Monday 30 August 2010

Talking cheese

  • Is this cheese half-fat?
  • It said it was.
  • The cheese can talk?!
It is quite normal, in English, to refer to something as 'saying' something when in fact there is merely something printed on it. Hence:
  • The letter said that Barnaby was in Cuba
  • The book sang Chomsky's praises
  • The newspaper railed against tie salesmen
  • The report said the girls had achieved more
  • The instructions said not to overload the input receptacle
These are perfectly acceptable sentences: they don't just belong in fantasy worlds that consist of talking letters, singing books, ranting newspapers and pieces of paper that give helpful advice.
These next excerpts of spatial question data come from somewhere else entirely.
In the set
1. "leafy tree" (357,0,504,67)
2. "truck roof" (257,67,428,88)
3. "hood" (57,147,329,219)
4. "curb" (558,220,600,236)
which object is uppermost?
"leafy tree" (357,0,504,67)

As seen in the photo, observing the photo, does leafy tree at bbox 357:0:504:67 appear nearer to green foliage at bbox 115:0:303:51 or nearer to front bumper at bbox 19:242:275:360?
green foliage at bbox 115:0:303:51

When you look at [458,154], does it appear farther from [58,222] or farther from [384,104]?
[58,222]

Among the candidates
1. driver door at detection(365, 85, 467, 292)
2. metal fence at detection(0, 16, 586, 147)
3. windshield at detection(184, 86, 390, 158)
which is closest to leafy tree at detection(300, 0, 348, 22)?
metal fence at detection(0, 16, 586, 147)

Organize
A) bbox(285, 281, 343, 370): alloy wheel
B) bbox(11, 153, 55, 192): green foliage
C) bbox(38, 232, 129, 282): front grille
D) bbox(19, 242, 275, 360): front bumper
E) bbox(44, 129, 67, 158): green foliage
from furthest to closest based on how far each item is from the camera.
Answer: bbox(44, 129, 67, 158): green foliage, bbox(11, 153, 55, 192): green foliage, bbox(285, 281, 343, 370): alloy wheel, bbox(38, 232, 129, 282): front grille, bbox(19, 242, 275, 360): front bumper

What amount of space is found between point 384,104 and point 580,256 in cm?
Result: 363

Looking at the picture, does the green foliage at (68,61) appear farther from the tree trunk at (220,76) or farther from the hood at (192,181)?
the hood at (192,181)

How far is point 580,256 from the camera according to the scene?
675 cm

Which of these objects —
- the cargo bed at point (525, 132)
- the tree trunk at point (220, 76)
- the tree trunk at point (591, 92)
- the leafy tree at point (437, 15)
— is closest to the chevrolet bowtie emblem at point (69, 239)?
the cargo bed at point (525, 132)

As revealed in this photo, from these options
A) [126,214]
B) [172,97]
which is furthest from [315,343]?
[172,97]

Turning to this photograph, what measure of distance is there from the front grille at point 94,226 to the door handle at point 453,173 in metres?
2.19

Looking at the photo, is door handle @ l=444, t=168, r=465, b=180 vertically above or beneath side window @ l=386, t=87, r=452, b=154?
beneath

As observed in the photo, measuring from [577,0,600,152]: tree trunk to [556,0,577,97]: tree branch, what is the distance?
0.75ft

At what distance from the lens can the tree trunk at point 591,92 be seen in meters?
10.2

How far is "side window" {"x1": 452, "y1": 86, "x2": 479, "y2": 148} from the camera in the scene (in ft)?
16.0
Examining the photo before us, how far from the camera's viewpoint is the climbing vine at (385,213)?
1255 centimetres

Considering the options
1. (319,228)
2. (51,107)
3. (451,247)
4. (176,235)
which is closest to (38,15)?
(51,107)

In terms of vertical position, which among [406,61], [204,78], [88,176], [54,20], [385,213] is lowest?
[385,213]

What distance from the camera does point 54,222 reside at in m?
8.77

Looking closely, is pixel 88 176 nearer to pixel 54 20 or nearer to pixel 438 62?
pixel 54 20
All of these examples, however, refer to things that are intended to contain printed material. Other things, like cheese, are more dubious: "?The cheese said it was half-fat". English speakers are more likely to say "It said it was half-fat [on the cheese]". The 'confusion' in my original dialogue arises from analysing "it" as the cheese rather than the impersonal "it" of the construction "It said [on the thing] that..."

In German, you cannot use the verb 'to say' (sagen) to refer to that which is printed on something; instead you say that something "stands" somewhere, e.g. Im Bericht steht, die Mädchen hätten mehr geleistet (The report says the girls achieved more).